Work instructions — Line by line, copy all of the data exactly.

Data excerpts —
#####

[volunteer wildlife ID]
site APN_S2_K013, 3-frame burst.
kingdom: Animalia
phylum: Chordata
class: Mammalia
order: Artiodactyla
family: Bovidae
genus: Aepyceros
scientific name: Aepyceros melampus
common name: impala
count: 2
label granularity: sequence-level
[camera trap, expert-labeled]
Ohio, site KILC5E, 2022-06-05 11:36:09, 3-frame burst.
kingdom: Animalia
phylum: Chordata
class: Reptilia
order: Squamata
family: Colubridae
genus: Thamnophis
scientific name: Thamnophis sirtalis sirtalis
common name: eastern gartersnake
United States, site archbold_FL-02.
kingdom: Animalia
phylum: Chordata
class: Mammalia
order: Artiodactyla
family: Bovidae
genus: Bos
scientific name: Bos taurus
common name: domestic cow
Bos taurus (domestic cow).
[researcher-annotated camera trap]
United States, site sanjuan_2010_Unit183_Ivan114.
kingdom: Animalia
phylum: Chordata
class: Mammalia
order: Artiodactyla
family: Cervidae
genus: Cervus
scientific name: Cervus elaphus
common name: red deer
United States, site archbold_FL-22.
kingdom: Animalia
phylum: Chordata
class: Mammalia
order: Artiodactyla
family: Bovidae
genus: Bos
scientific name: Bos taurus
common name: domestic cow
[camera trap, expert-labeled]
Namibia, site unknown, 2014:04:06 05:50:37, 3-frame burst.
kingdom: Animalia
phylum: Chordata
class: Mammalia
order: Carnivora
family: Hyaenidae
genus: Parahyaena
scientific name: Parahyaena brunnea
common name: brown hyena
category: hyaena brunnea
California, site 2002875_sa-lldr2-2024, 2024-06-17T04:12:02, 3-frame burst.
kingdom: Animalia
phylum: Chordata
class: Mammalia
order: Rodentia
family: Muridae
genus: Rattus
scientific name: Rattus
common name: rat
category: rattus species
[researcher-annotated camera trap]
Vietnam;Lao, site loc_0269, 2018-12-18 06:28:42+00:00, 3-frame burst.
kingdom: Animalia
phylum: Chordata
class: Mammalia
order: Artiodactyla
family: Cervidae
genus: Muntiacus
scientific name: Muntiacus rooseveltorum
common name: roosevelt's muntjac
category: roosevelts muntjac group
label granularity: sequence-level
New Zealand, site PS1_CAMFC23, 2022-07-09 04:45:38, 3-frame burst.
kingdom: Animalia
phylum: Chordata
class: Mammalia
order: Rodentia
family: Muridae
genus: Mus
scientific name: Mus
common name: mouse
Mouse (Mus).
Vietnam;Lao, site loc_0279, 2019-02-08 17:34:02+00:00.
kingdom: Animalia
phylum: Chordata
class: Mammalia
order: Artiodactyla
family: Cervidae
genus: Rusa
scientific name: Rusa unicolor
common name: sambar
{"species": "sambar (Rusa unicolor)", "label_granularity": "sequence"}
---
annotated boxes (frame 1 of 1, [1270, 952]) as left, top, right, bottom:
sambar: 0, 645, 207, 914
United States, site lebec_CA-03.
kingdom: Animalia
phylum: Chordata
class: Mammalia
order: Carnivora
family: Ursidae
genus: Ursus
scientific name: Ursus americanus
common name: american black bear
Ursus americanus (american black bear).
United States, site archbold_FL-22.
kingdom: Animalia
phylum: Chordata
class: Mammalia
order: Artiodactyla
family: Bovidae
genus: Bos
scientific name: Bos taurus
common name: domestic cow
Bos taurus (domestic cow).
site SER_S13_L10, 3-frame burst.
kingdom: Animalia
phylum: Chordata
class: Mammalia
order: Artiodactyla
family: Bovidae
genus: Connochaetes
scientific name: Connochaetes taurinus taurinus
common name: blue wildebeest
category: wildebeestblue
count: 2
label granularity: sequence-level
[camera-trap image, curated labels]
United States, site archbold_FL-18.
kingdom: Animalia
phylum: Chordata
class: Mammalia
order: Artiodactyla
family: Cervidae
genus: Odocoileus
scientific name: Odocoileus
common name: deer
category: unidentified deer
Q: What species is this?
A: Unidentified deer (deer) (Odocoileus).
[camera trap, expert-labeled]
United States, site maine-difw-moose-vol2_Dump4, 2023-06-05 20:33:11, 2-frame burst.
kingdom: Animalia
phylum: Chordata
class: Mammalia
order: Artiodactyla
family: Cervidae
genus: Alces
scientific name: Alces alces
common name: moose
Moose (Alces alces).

#####

Response —
[volunteer wildlife ID]
site APN_S2_K013, 3-frame burst.
kingdom: Animalia
phylum: Chordata
class: Mammalia
order: Artiodactyla
family: Bovidae
genus: Aepyceros
scientific name: Aepyceros melampus
common name: impala
count: 2
label granularity: sequence-level
[camera trap, expert-labeled]
Ohio, site KILC5E, 2022-06-05 11:36:09, 3-frame burst.
kingdom: Animalia
phylum: Chordata
class: Reptilia
order: Squamata
family: Colubridae
genus: Thamnophis
scientific name: Thamnophis sirtalis sirtalis
common name: eastern gartersnake
United States, site archbold_FL-02.
kingdom: Animalia
phylum: Chordata
class: Mammalia
order: Artiodactyla
family: Bovidae
genus: Bos
scientific name: Bos taurus
common name: domestic cow
Bos taurus (domestic cow).
[researcher-annotated camera trap]
United States, site sanjuan_2010_Unit183_Ivan114.
kingdom: Animalia
phylum: Chordata
class: Mammalia
order: Artiodactyla
family: Cervidae
genus: Cervus
scientific name: Cervus elaphus
common name: red deer
United States, site archbold_FL-22.
kingdom: Animalia
phylum: Chordata
class: Mammalia
order: Artiodactyla
family: Bovidae
genus: Bos
scientific name: Bos taurus
common name: domestic cow
[camera trap, expert-labeled]
Namibia, site unknown, 2014:04:06 05:50:37, 3-frame burst.
kingdom: Animalia
phylum: Chordata
class: Mammalia
order: Carnivora
family: Hyaenidae
genus: Parahyaena
scientific name: Parahyaena brunnea
common name: brown hyena
category: hyaena brunnea
California, site 2002875_sa-lldr2-2024, 2024-06-17T04:12:02, 3-frame burst.
kingdom: Animalia
phylum: Chordata
class: Mammalia
order: Rodentia
family: Muridae
genus: Rattus
scientific name: Rattus
common name: rat
category: rattus species
[researcher-annotated camera trap]
Vietnam;Lao, site loc_0269, 2018-12-18 06:28:42+00:00, 3-frame burst.
kingdom: Animalia
phylum: Chordata
class: Mammalia
order: Artiodactyla
family: Cervidae
genus: Muntiacus
scientific name: Muntiacus rooseveltorum
common name: roosevelt's muntjac
category: roosevelts muntjac group
label granularity: sequence-level
New Zealand, site PS1_CAMFC23, 2022-07-09 04:45:38, 3-frame burst.
kingdom: Animalia
phylum: Chordata
class: Mammalia
order: Rodentia
family: Muridae
genus: Mus
scientific name: Mus
common name: mouse
Mouse (Mus).
Vietnam;Lao, site loc_0279, 2019-02-08 17:34:02+00:00.
kingdom: Animalia
phylum: Chordata
class: Mammalia
order: Artiodactyla
family: Cervidae
genus: Rusa
scientific name: Rusa unicolor
common name: sambar
{"species": "sambar (Rusa unicolor)", "label_granularity": "sequence"}
---
annotated boxes (frame 1 of 1, [1270, 952]) as left, top, right, bottom:
sambar: 0, 645, 207, 914
United States, site lebec_CA-03.
kingdom: Animalia
phylum: Chordata
class: Mammalia
order: Carnivora
family: Ursidae
genus: Ursus
scientific name: Ursus americanus
common name: american black bear
Ursus americanus (american black bear).
United States, site archbold_FL-22.
kingdom: Animalia
phylum: Chordata
class: Mammalia
order: Artiodactyla
family: Bovidae
genus: Bos
scientific name: Bos taurus
common name: domestic cow
Bos taurus (domestic cow).
site SER_S13_L10, 3-frame burst.
kingdom: Animalia
phylum: Chordata
class: Mammalia
order: Artiodactyla
family: Bovidae
genus: Connochaetes
scientific name: Connochaetes taurinus taurinus
common name: blue wildebeest
category: wildebeestblue
count: 2
label granularity: sequence-level
[camera-trap image, curated labels]
United States, site archbold_FL-18.
kingdom: Animalia
phylum: Chordata
class: Mammalia
order: Artiodactyla
family: Cervidae
genus: Odocoileus
scientific name: Odocoileus
common name: deer
category: unidentified deer
Q: What species is this?
A: Unidentified deer (deer) (Odocoileus).
[camera trap, expert-labeled]
United States, site maine-difw-moose-vol2_Dump4, 2023-06-05 20:33:11, 2-frame burst.
kingdom: Animalia
phylum: Chordata
class: Mammalia
order: Artiodactyla
family: Cervidae
genus: Alces
scientific name: Alces alces
common name: moose
Moose (Alces alces).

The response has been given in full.